A 51-year-old State Department employee who ran into the owner of a McLean video store with his car after objecting to a late fee was sentenced yesterday to perform 200 hours of community service.
Gregory H. Stanton, of McLean, was accused of hitting the store owner on the head with a videocassette, then driving his car into the man, knocking him through the plate-glass front of a restaurant. Stanton fled to Amsterdam on his diplomatic passport before returning to the United States and surrendering to police.
Stanton later paid store owner Hassan Mostafavi $30,000 in damages, and yesterday, Fairfax County Circuit Court Judge Kathleen H. MacKay said she took that into consideration. She gave Stanton a six-year suspended sentence for malicious wounding and destruction of property and gave him credit for the 40 days he spent in jail. MacKay ordered Stanton held April 29 when he did not contest the charges.
MacKay called Stanton's actions "bizarre," but she noted that he had no prior criminal record and that she had received 16 letters of support from his family and friends.
"There is no reason I should not take into consideration a whole man's life when deciding a sentence," MacKay said. "It would serve no purpose to serve any more time in jail."
Stanton wiped away tears as he told the judge that his actions were a result of his being given the wrong psychiatric medication for manic depression.
"I am profoundly sorry for those acts, and I prayed often for the full recovery of the man I injured," Stanton said. "What I did were acts of temporary insanity."

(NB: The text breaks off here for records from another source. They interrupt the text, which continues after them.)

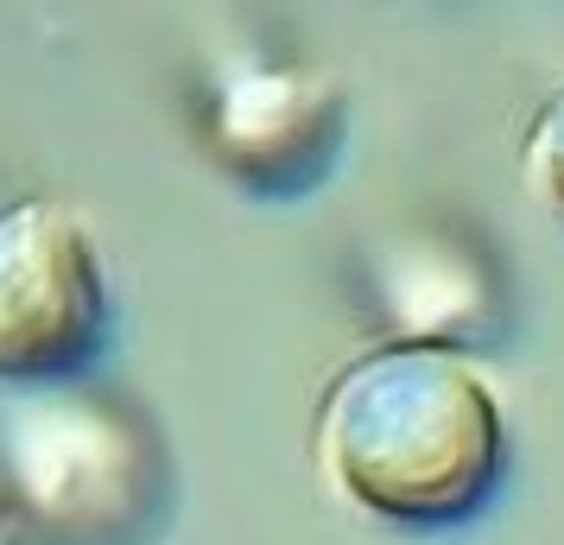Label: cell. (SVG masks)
<instances>
[{
  "instance_id": "cell-1",
  "label": "cell",
  "mask_w": 564,
  "mask_h": 545,
  "mask_svg": "<svg viewBox=\"0 0 564 545\" xmlns=\"http://www.w3.org/2000/svg\"><path fill=\"white\" fill-rule=\"evenodd\" d=\"M317 469L356 514L406 533L457 526L508 469L501 400L457 349L393 342L330 381L311 432Z\"/></svg>"
},
{
  "instance_id": "cell-4",
  "label": "cell",
  "mask_w": 564,
  "mask_h": 545,
  "mask_svg": "<svg viewBox=\"0 0 564 545\" xmlns=\"http://www.w3.org/2000/svg\"><path fill=\"white\" fill-rule=\"evenodd\" d=\"M520 184L539 209L564 216V89L533 115L527 146H520Z\"/></svg>"
},
{
  "instance_id": "cell-2",
  "label": "cell",
  "mask_w": 564,
  "mask_h": 545,
  "mask_svg": "<svg viewBox=\"0 0 564 545\" xmlns=\"http://www.w3.org/2000/svg\"><path fill=\"white\" fill-rule=\"evenodd\" d=\"M108 292L83 222L57 204L0 209V381H64L102 349Z\"/></svg>"
},
{
  "instance_id": "cell-3",
  "label": "cell",
  "mask_w": 564,
  "mask_h": 545,
  "mask_svg": "<svg viewBox=\"0 0 564 545\" xmlns=\"http://www.w3.org/2000/svg\"><path fill=\"white\" fill-rule=\"evenodd\" d=\"M343 108L336 89L311 70H248L229 77L209 115V140L229 172L254 184H292L317 178L324 159L336 153Z\"/></svg>"
}]
</instances>
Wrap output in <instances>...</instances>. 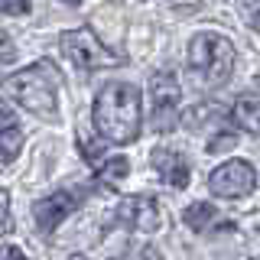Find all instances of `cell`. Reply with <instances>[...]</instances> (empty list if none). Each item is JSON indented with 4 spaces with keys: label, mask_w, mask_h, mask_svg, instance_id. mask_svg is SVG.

Stanton's attorney, Thomas Abbenante, said Stanton was mistakenly given Prozac, which he was taking at the time of the Jan. 24 altercation at Box Office Video in McLean.
Two psychiatrists testified on Stanton's behalf that the drug impaired his judgment and caused him to act impulsively.
Assistant Commonwealth's Attorney Douglas R. Kay, who argued that Stanton should get jail time, said the defendant's behavior was "horrifying" and resembled "something out of a Hollywood movie."
"Even though the victim was paid . . . that does not take away the injuries he suffered," Kay said.
Police said Stanton argued with Mostafavi over a $4.49 late fee. Mostafavi, when reached at home, said he had mixed feelings about the sentence. "If he doesn't snap on anyone else, I am happy," he said. "But if he is still a danger, then I am disappointed."
Abbenante said Stanton will probably lose his license to practice law in Virginia as well as his job with the State Department, where he has been a junior Foreign Service officer since August 1992. A State Department official said yesterday that the agency was evaluating Stanton's position there.